I lightly pushed Will into the bed and he yawned. "Good night Will." I said as I shoved the curtain closed. I then went around and helped the Apollo kids with some other injured campers. No one noticed I had stayed in the infirmary working all night until the same campers I first worked with walked in for their shifts. Clearly upset with my well being they kicked me out. Saying I have to go get rest. How mistaken they were.

I went to my cabin to find it cold and lonely without the constant distraction of the rush of the infirmary I was left with my thoughts. How those thoughts turned dark really soon. I tried going to sleep but every time I closed my eyes I saw Leo's face screaming at me for killing him. 

--------TWIGGER WARNING STILL REMINDER------

I decided not to sleep but instead IM my mom but due to exhaustion I passed out on the way to the fountain. I woke up later to a cold sweat and to me shaking.

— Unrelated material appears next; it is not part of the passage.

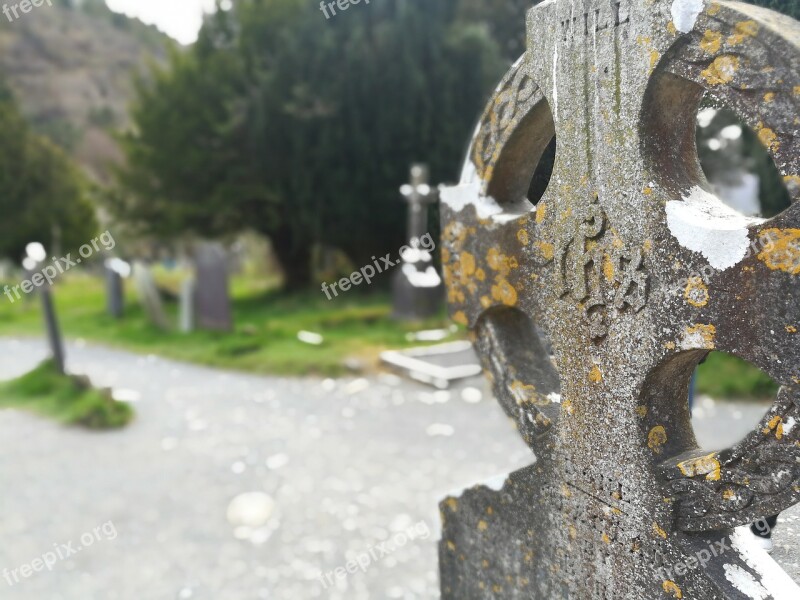 Ireland Monastery Ruin Celts Cross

I needed to cut and I needed water. So I went to the bathroom and thought about how stupid my life was and how useless I was to save Leo. After feeling sorry for myself I decided to shower. 

When I went outside it was just getting dark outside, which means dinner would be ready soon. I headed to the beach to watch the calm waves before going to find Annabeth. I must have been to deep in thought to notice Nico and Will had sat next to me in the sand. They hadn't said anything yet. So I went back to thinking about mom and Paul, and how much of a disappointment I must be for them. 

My thoughts were rudely interrupted by Nico grabbing my arm and squinting at it. My first reaction kicked in and I pulled my arm away. "What, the.." Nico rolled his eyes and looked at Will. Will rolled his eyes, "Seriously? I thought we were going to do this CALMLY!"

Nico looked Will in the eyes, "Well I'm sorry, I have ADHD and couldn't watch him all day. I got impatient." 

"Can someone please explain what is happening right now?" I asked, Nico's and Will's heads went flying in my direction always as if they forgot I was right there. 

Nico began, "Yeah, I kind of totally forgot why were here to begin with." 

Will yelled out in exasperation, "Nico!" 

"What, I have ADHD you can't blame me!"

In the distance you could hear that dinner was ready, I stood up. "Well that was really weird, but I've got to go find Annabeth. So once either of you two have an explanation, let me know! I would love to hear it!" 

I then ran off to find Annabeth and the others to make sure they were okay. That's when it hit me. I've been so selfish these past few, what was it days? I didn't even think to check in to make sure the rest of the seven were okay. What if another one died without me knowing? What if Hazel or Piper were seriously crying because of Leo's death, and I've been sitting in my own self pity this entire time. 

I suddenly felt sick, so I ran and made a detour to my cabin. I ran in and threw up the little food I had in my stomach, but honestly it was mostly blood. I then realized I haven't eaten since we were all on the Argo two before the war. Leo was there and we were all safe, no casualties. This thought made be throw up more.